Augustus Baldwin Longstreet, 1790-1870

Longstreet, Augustus Baldwin, 1790-1870. Writer. Longstreet is remembered today for his collection of humorous stories, Georgia Scenes (1835). A native of Augusta, Ga., he earned a degree from Yale University in 1813, studied law in Litchfield, Conn., and returned to his home state. He later attained professional success as a lawyer, a superior court judge, a proprietor and editor of a newspaper (the State Rights Sentinel, which he used as a forum for his political views, especially for a defense of slavery and nullification), a Methodist minister, and president of four institutions of higher learning (Emory College in Georgia, Centenary College in Louisiana, the University of Mississippi, and the University of South Carolina).

His experiences as a lawyer and judge in Georgia furnished Longstreet with an opportunity to observe southerners of every social class, and he made use of these people as characters for Georgia Scenes.
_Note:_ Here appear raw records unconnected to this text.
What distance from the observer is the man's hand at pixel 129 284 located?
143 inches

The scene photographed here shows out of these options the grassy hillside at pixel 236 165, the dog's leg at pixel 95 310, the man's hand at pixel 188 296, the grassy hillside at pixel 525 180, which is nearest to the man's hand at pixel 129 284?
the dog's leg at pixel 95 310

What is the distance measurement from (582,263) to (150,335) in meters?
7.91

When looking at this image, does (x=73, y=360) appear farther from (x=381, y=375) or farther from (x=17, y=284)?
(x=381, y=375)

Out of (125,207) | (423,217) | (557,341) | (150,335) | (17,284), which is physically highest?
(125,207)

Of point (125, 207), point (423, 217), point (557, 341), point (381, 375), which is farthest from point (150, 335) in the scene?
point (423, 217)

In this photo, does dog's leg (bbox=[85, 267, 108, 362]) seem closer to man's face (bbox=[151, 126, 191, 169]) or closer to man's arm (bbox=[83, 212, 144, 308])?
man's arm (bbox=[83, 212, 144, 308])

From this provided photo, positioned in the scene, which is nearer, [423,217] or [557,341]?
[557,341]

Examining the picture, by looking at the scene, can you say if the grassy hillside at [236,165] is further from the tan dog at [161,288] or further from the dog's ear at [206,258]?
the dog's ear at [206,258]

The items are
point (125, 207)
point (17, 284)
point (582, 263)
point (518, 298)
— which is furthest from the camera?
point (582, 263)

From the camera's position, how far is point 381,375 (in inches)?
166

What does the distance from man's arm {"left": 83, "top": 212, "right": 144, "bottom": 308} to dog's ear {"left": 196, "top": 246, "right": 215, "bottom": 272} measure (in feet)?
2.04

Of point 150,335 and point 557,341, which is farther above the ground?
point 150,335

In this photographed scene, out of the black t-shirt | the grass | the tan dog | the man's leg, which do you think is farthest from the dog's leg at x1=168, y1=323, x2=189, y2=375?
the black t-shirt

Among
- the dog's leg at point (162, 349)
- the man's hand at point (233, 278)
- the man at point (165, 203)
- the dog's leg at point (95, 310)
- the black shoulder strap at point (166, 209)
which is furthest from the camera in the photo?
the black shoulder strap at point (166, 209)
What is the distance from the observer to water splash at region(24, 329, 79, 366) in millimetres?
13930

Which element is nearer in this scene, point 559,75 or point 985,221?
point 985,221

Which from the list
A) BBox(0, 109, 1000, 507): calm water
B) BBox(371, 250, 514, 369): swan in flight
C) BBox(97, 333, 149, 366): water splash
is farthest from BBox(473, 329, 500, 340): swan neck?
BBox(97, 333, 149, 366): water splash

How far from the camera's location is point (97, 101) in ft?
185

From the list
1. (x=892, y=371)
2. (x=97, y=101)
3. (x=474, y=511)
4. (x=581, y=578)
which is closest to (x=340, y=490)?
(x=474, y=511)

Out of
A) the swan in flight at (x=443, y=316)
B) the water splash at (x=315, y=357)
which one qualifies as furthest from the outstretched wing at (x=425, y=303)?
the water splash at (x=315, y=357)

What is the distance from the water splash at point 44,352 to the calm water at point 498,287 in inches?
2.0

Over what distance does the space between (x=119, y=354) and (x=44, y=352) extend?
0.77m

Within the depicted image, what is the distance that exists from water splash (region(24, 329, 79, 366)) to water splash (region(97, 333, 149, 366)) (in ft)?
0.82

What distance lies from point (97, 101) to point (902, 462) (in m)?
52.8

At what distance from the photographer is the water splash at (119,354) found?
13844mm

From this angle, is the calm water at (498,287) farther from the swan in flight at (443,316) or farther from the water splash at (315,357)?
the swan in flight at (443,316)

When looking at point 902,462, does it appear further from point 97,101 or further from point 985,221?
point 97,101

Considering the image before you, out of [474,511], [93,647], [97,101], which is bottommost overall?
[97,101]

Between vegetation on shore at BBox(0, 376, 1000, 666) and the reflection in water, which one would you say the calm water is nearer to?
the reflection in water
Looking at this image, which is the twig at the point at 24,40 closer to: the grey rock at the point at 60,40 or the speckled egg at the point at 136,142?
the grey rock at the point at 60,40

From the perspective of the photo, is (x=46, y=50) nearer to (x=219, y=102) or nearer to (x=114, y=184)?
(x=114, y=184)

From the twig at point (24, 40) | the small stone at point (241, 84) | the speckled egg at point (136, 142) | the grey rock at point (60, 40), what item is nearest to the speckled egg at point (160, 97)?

Ostensibly related by two refined narrators—Hall, a country gentleman, and Baldwin, an urbane judge—the 19 sketches are populated by crackers, dirt eaters, crafty horse traders, and other indigenous southern types. The clash of the narrators' values and highly literate writing styles with the values and vernacular speech of the rural people that Hall and Baldwin encounter is the basis for much of the humor of the volume.

Walter Blair called Georgia Scenes "the first and most influential book of Southwestern humor." Longstreet's themes and techniques foreshadowed those in the works of such antebellum humorists as Johnson Jones Hooper and George Washington Harris, who followed in this tradition, a tradition that attracted Mark Twain during his writing career. In his use of the South and its people to create a sense of place in fiction, Longstreet opened new territory later traveled by such local colorists of the post-bellum period as Richard Malcolm Johnston and Thomas Nelson Page and by writers of the 20th century, from William Faulkner to Eudora Welty.

Georgia Scenes is also important as social history. In it Longstreet wished to depict representative "Characters, Incidents . . . in the First Half Century of the Republic" in his state because he realized that complex social and economic forces had already begun altering the mores and daily activities there. In the book, for example, the narrator Hall described in detail a no-holds-barred Georgia fight, a backwoods shooting match, and the brutal sport of gander pulling; the narrator Baldwin contrasted the attitudes and popular tastes of the time with those of his youth. For the most part, Longstreet projected an optimistic view of the narrowing of the gulf between wealthy planters and poor whites, but he recognized that both classes would lose something of their unique lifestyles in the process. Perhaps the most notable aspect of Georgia Scenes is Longstreet's generally objective portrayal of southern poor whites, a group frequently viewed with complete disdain by other antebellum writers.

Mark A. Keller
Middle Georgia College

Kimball King, Augustus Baldwin Longstreet (1984); James B. Meriwether, Mississippi Quarterly (Fall 1982); John Donald Wade, Augustus Baldwin Longstreet: A Study in the Development of Culture in the South (1924, new ed. 1969).